Smoke signals

Grad student Eric Crosbie's research delves into cigarette packaging and why some countries have been able to legislate tobacco warning labels while others haven't

Eric Crosbie, 32, a fourth-year graduate student in politics, has always been interested i

Eric Crosbie, 32, a fourth-year graduate student in politics, has always been interested in how corporations impact policy-making.

An example of “plain packaging,” which prohibits tobacco-company logos, limits brand names

An example of “plain packaging,” which prohibits tobacco-company logos, limits brand names to small, standardized type, and requires large health-warning images and text on cigarette packages. (Photos by Carolyn Lagattuta)

UC Santa Cruz grad student Eric Crosbie reaches into his messenger bag and pulls out two cigarette cartons. One label pictures a set of gangrenous toes, another a gnarly-looking eyeball.

Those packages, designed to warn consumers about the health hazards of smoking, are at the heart of Crosbie’s research.

Why does a tobacco company’s vow to sue countries that legislate these kinds of cigarette labels stop their use in one country but not in another?

The answer, says Dr. Stanton Glantz, professor of medicine and director of UC San Francisco’s Center for Tobacco Control Research and Education, “is a very hot area in global public health and has implications way beyond tobacco.”

Crosbie, 32, a fourth-year graduate student in politics, is animated as he describes his current research. Always interested in how corporations impact policy-making, he came into the world of tobacco control after getting a job with Glantz at the Center for Tobacco Control Research and Education. Later, he was drawn to UC Santa Cruz because of its interdisciplinary approach.

A tenacious researcher—Crosbie once returned four times to the same government office in an attempt to secure an interview—he began to look into tobacco companies’ legal actions against “plain packaging” laws in Australia, New Zealand, and Uruguay. Plain packaging laws ban tobacco-company logos, limit brand names to small, standardized type, and require large health-warning images and text on cigarette packages.

In 2011, Crosbie says, Australia passed a plain-packaging law and tobacco giant Philip Morris International quickly sued. It charged that Australia had to compensate the company because it had taken away its branding and logo. The corporation, Crosbie says, used a bilateral trade agreement between Australia and Hong Kong as a basis for the suit, which allowed a corporation to sue a government over alleged trademark seizure. Under the U.S.-Australia trade agreement, the company could not file suit against a government.

In addition, five countries—Ukraine, Dominican Republic, Honduras, Indonesia, and Cuba—also filed a complaint with the World Trade Organization against Australia’s cigarette packaging laws, says Crosbie. Reports from Reuters and Bloomberg News on the case said Philip Morris was covering some legal costs for the Dominican Republic while British American Tobacco Plc. was doing the same for Ukraine and Honduras.

For Crosbie the question was: Why did Australia and the small country of Uruguay stand up to these legal challenges while New Zealand dropped its proposed plain-packaging regulations in the face of what it believed would be a protracted and expensive legal fight?

Digging through archives, poring over online documents, and interviewing officials in each of the three countries, Crosbie says his research shows a trio of reasons.

Comparing two similar countries, Australia and New Zealand, Crosbie says he found that government ideology is important. In Australia, the government was center-left while New Zealand was governed by a center-right party.

In addition, bureaucratic leadership influenced the response to a legal threat. Australia’s health minister, for instance, was “a bold, strong, and courageous” lawyer, Crosbie says. New Zealand’s health minister, by contrast, was strong but came from a minority party that was part of a coalition government and thus had less power.

The third component was health advocacy, Crosbie found. In Australia, health advocates were funded independently. In New Zealand, those organizations were subsidized by the government “so they are constrained in what they can say,” Crosbie says.

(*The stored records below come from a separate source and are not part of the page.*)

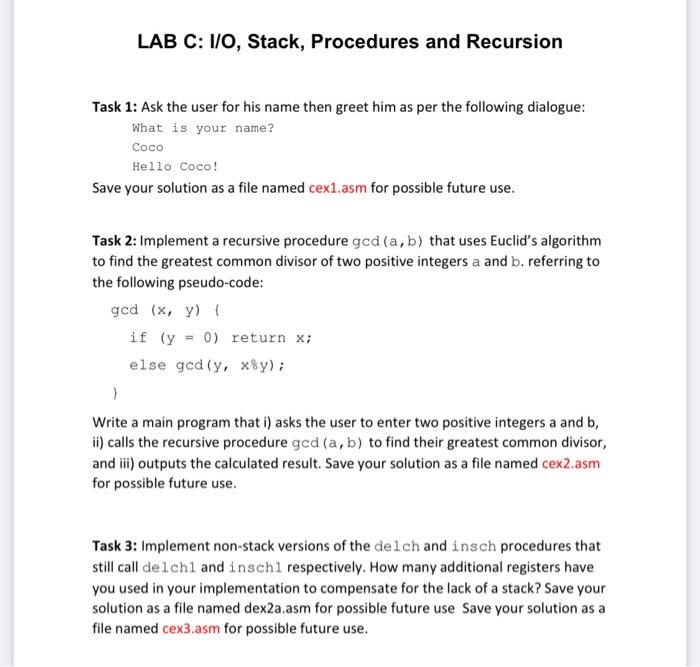 LAB C: I/O, Stack, Procedures and Recursion

Task 1: Ask the user for his name then greet him as per the following dialogue:

What is your name?

Coco

Hello Coco!

Save your solution as a file named cex1.asm for possible future use.

Task 2: Implement a recursive procedure gcd(a,b) that uses Euclid's algorithm to find the greatest common divisor of two positive integers a and b. referring to the following pseudo-code:

gcd (x, y) {

if (y = 0) return x;

else gcd(y, x%y);

}

Write a main program that i) asks the user to enter two positive integers a and b, ii) calls the recursive procedure gcd(a,b) to find their greatest common divisor, and iii) outputs the calculated result. Save your solution as a file named cex2.asm for possible future use.

Task 3: Implement non-stack versions of the delch and insch procedures that still call delch1 and insch1 respectively. How many additional registers have you used in your implementation to compensate for the lack of a stack? Save your solution as a file named dex2a.asm for possible future use Save your solution as a file named cex3.asm for possible future use.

Crosbie’s findings, says Glantz, “are going to have a lot of impact in terms of leading to a more rational policy-making process around these issues and also have implications around trade policies,” which may include so-called investor state dispute provisions that allow corporations to directly sue governments.

Sitting on a bench on Science Hill on the UC Santa Cruz campus, Crosbie says his findings are important because, with billions of dollars at stake, cigarette companies fear the domino effect of tobacco-control laws.

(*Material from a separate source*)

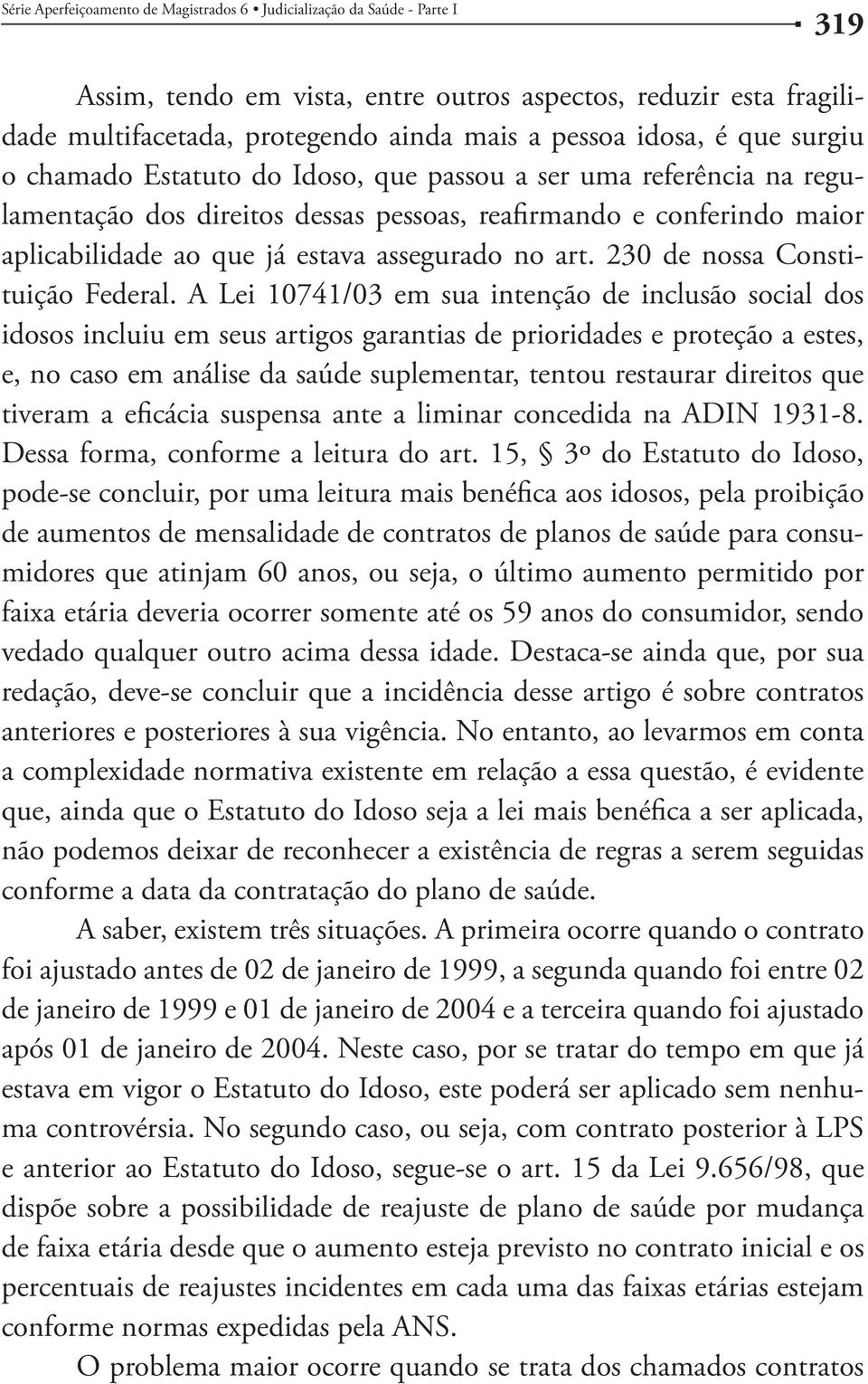 Série Aperfeiçoamento de Magistrados 6 • Judicialização da Saúde - Parte I

319

Assim, tendo em vista, entre outros aspectos, reduzir esta fragilidade multifacetada, protegendo ainda mais a pessoa idosa, é que surgiu o chamado Estatuto do Idoso, que passou a ser uma referência na regulamentação dos direitos dessas pessoas, reafirmando e conferindo maior aplicabilidade ao que já estava assegurado no art. 230 de nossa Constituição Federal. A Lei 10741/03 em sua intenção de inclusão social dos idosos incluiu em seus artigos garantias de prioridades e proteção a estes, e, no caso em análise da saúde suplementar, tentou restaurar direitos que tiveram a eficácia suspensa ante a liminar concedida na ADIN 1931-8. Dessa forma, conforme a leitura do art. 15, § 3º do Estatuto do Idoso, pode-se concluir, por uma leitura mais benéfica aos idosos, pela proibição de aumentos de mensalidade de contratos de planos de saúde para consumidores que atinjam 60 anos, ou seja, o último aumento permitido por faixa etária deveria ocorrer somente até os 59 anos do consumidor, sendo vedado qualquer outro acima dessa idade. Destaca-se ainda que, por sua redação, deve-se concluir que a incidência desse artigo é sobre contratos anteriores e posteriores à sua vigência. No entanto, ao levarmos em conta a complexidade normativa existente em relação a essa questão, é evidente que, ainda que o Estatuto do Idoso seja a lei mais benéfica a ser aplicada, não podemos deixar de reconhecer a existência de regras a serem seguidas conforme a data da contratação do plano de saúde.

A saber, existem três situações. A primeira ocorre quando o contrato foi ajustado antes de 02 de janeiro de 1999, a segunda quando foi entre 02 de janeiro de 1999 e 01 de janeiro de 2004 e a terceira quando foi ajustado após 01 de janeiro de 2004. Neste caso, por se tratar do tempo em que já estava em vigor o Estatuto do Idoso, este poderá ser aplicado sem nenhuma controvérsia. No segundo caso, ou seja, com contrato posterior à LPS e anterior ao Estatuto do Idoso, segue-se o art. 15 da Lei 9.656/98, que dispõe sobre a possibilidade de reajuste de plano de saúde por mudança de faixa etária desde que o aumento esteja previsto no contrato inicial e os percentuais de reajustes incidentes em cada uma das faixas etárias estejam conforme normas expedidas pela ANS.

O problema maior ocorre quando se trata dos chamados contratos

“For tobacco companies, threatening (to sue) a government is cheap,” Crosbie says, “and they have been doing it for decades.”

Meanwhile, Crosbie is headed back to UC San Francisco’s Center for Tobacco Control Research and Education for a post-doc fellowship in June and, depending on the outcome of two upcoming court cases against Australia and Uruguay, may write a book based on his research.

He believes his investigation not only has policy implications for cigarette companies but also for labeling of products that may affect health, from alcohol to junk food. That’s why, he says, it’s important to look carefully at trade policies.

“If we don’t start paying attention to what happens domestically through the legislative process, you’re missing out on how these trade agreements affect policy,” he says.